## Task requirements
In the rows running from the line that contains "How far removed" through the end of the rows, swap "tapered brass stem" for "tapered metal stem" and give those lines again with nothing else changed.

## Excerpted records
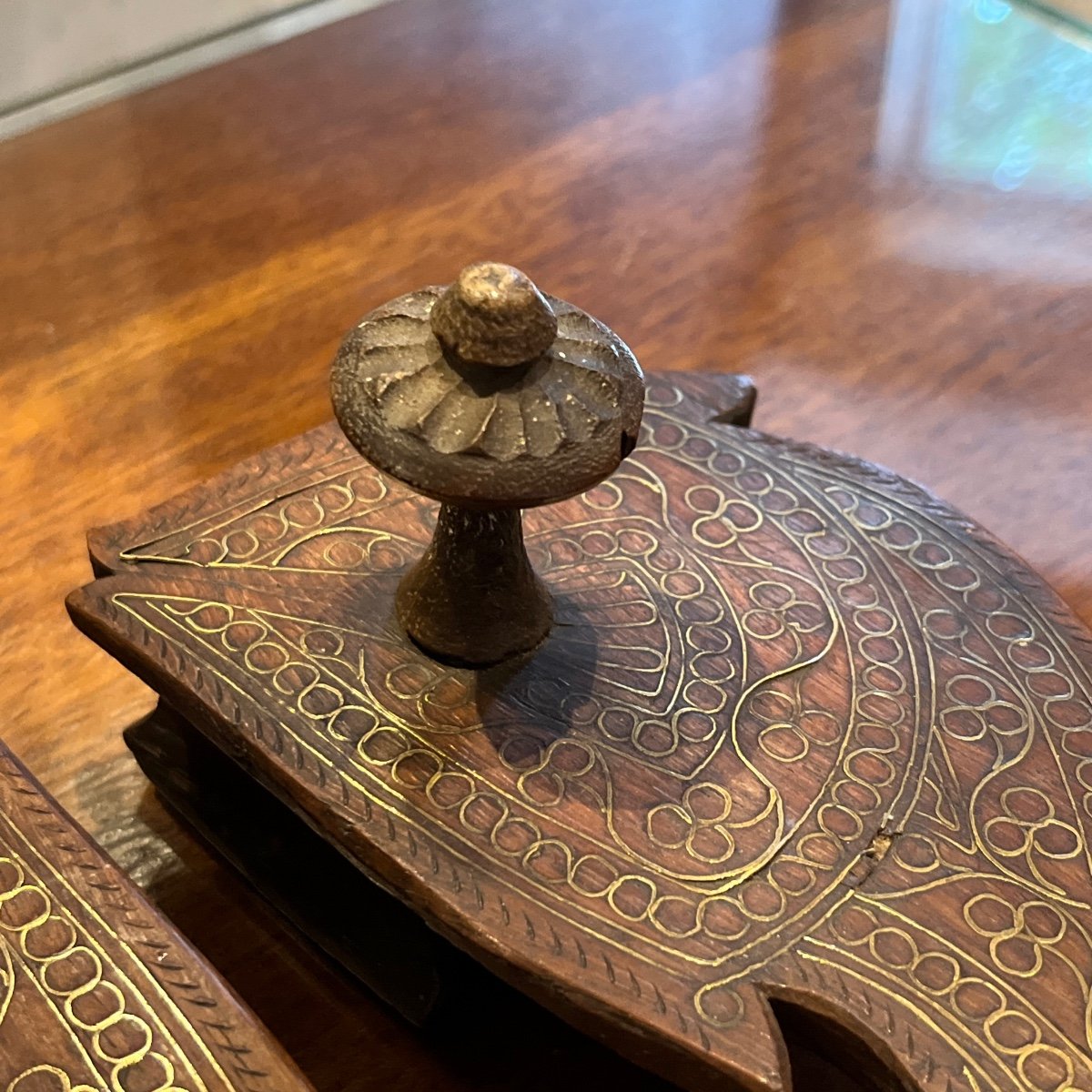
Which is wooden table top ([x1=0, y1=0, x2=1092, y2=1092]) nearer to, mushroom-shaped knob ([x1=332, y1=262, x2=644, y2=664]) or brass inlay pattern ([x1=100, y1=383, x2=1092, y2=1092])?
brass inlay pattern ([x1=100, y1=383, x2=1092, y2=1092])

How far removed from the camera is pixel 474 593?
0.84 m

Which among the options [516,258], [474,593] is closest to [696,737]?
[474,593]

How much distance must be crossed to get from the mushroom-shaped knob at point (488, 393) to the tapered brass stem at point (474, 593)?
0.28 feet

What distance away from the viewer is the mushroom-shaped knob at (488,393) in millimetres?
708

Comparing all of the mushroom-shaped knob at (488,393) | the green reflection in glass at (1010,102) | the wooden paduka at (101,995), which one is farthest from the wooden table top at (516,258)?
the mushroom-shaped knob at (488,393)

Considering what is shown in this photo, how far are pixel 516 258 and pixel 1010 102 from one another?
0.61 meters

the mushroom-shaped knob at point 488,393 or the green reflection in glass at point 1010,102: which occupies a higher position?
the mushroom-shaped knob at point 488,393

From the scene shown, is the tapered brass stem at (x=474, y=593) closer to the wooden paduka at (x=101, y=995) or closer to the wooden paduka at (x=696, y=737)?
the wooden paduka at (x=696, y=737)

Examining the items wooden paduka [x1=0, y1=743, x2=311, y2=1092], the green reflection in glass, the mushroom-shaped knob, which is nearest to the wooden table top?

## Expected answer
How far removed from the camera is pixel 474 593?
0.84 m

Which among the options [516,258], [474,593] is closest to [696,737]?
[474,593]

How much distance must be crossed to get from the mushroom-shaped knob at point (488, 393) to the tapered metal stem at point (474, 593)?
0.28 feet

What distance away from the viewer is the mushroom-shaped knob at (488,393) in millimetres?
708

Comparing all of the mushroom-shaped knob at (488,393) | the green reflection in glass at (1010,102) | the wooden paduka at (101,995), which one is farthest from the wooden table top at (516,258)?
the mushroom-shaped knob at (488,393)

Considering what is shown in this photo, how far are pixel 516 258 and pixel 1010 102 from one another?
0.61 meters

the mushroom-shaped knob at point 488,393 or the green reflection in glass at point 1010,102: which occupies a higher position?
the mushroom-shaped knob at point 488,393

From the scene shown, is the tapered metal stem at (x=474, y=593) closer to the wooden paduka at (x=101, y=995) or closer to the wooden paduka at (x=696, y=737)?
the wooden paduka at (x=696, y=737)

Examining the items wooden paduka [x1=0, y1=743, x2=311, y2=1092], the green reflection in glass, the mushroom-shaped knob, which is nearest to the wooden table top?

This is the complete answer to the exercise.